The shops downstairs haven't opened yet, the dancing fountain was working only sometimes, and two other visitors wandered around the lonely plaza. On this day, the building was hardly a generator of street activity.
And yet, despite the heat, despite it being Saturday in a city where everyone seems to escape to the shore on feels-like-summer weekends, Center City was bulging and pulsing. Every few blocks, downtown was casting a different atmosphere, luring a different constituency.
Several hundred David Sedaris readers stood in line on Sansom Street to get a few words with the author, His Royal Quirkiness, hosted by Joseph Fox Bookshop.
The art show in Rittenhouse Square was drawing a steady parade of sidewalk critics. On Walnut Street at 18th, a violinist, perhaps ten years old, was working up an impressive head of steam with something that sounded suspiciously like Paganini, while a Chinese elder held court at 17th and Walnut, smiling through the sound of his pipa.

• Data extract

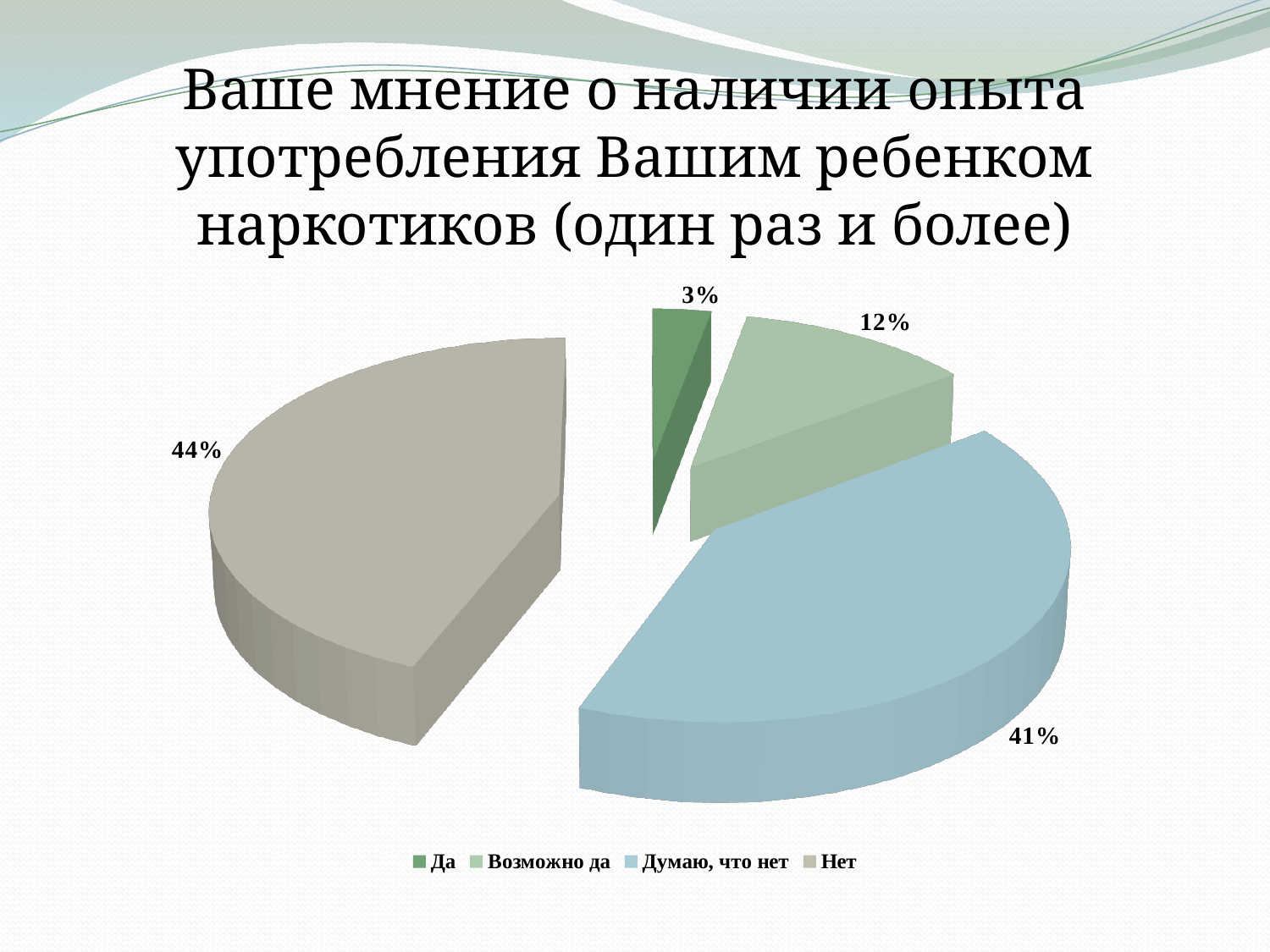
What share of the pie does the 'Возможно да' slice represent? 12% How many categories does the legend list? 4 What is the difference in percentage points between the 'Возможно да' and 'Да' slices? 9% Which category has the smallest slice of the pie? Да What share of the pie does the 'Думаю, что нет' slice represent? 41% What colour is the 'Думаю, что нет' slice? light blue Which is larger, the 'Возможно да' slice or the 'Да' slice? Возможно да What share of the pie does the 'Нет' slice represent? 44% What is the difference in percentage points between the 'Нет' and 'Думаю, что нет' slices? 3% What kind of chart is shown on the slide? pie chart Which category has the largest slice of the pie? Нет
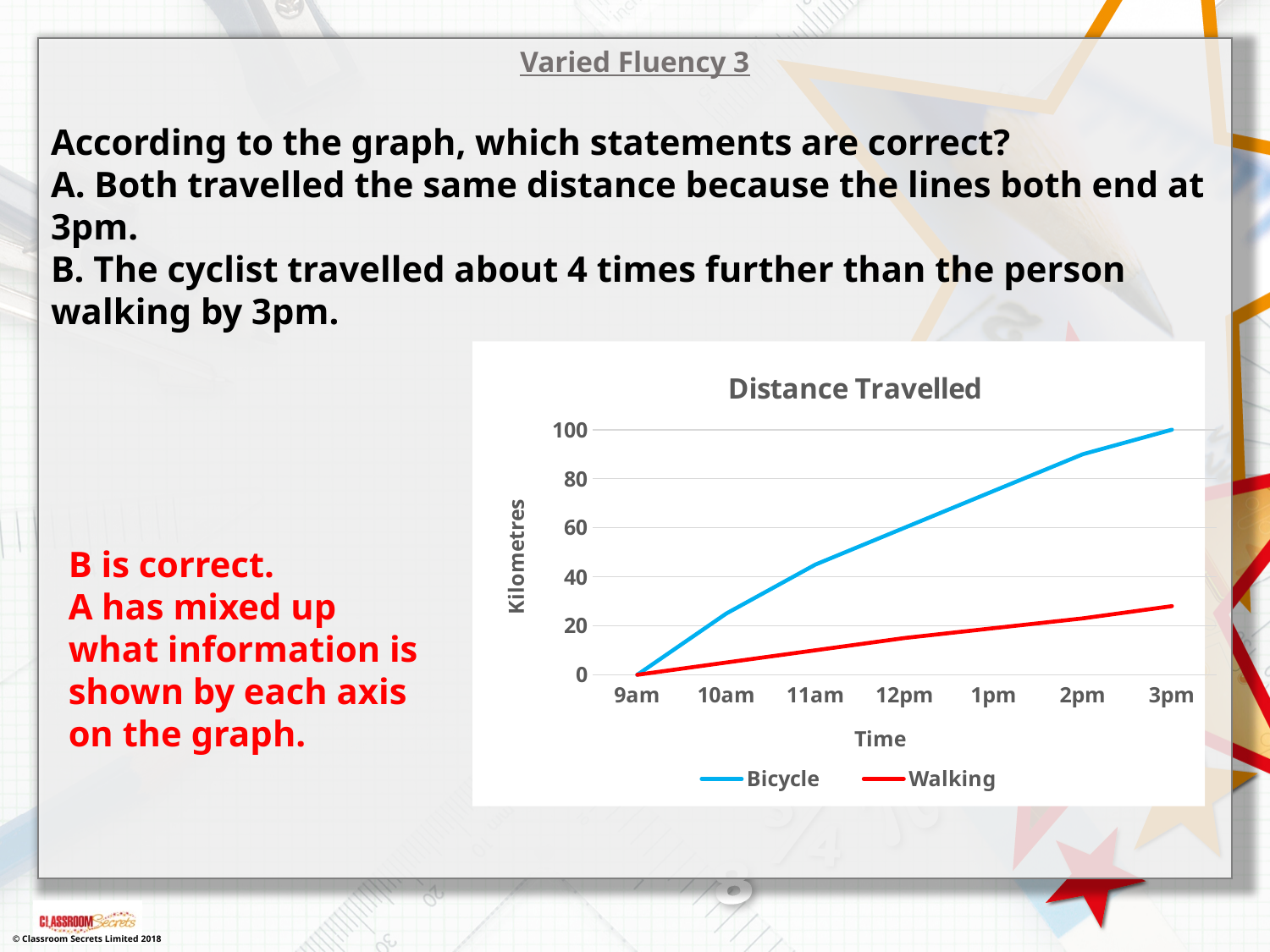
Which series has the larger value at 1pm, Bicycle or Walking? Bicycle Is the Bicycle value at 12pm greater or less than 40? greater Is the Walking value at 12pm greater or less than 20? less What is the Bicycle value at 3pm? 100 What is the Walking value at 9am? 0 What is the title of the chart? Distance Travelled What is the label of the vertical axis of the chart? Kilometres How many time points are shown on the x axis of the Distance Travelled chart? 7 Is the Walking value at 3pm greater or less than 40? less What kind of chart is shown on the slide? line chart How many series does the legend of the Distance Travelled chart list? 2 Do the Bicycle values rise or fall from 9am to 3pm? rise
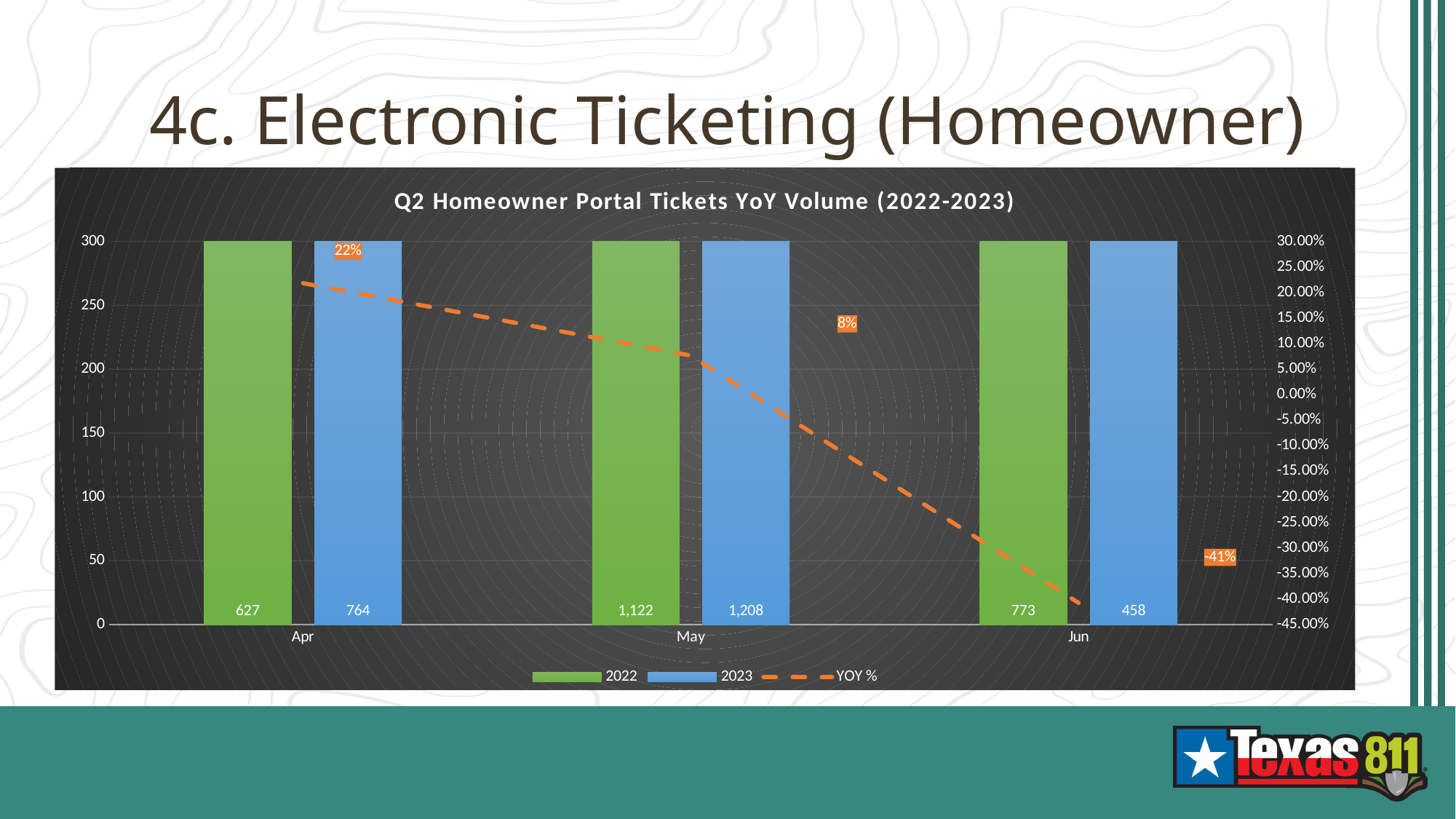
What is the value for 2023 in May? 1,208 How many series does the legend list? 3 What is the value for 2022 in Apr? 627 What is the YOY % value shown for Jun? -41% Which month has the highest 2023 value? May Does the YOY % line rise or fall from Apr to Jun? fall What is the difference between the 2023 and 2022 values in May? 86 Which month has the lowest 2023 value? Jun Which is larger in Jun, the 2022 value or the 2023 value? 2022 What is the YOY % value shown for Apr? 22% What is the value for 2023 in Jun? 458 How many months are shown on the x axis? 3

• Exercise
Could you return, word for word, the part of the Center City passage that opens with the words containing "And yet, despite" and closes with "Joseph Fox Bookshop."?

• Exercise solution
And yet, despite the heat, despite it being Saturday in a city where everyone seems to escape to the shore on feels-like-summer weekends, Center City was bulging and pulsing. Every few blocks, downtown was casting a different atmosphere, luring a different constituency.
Several hundred David Sedaris readers stood in line on Sansom Street to get a few words with the author, His Royal Quirkiness, hosted by Joseph Fox Bookshop.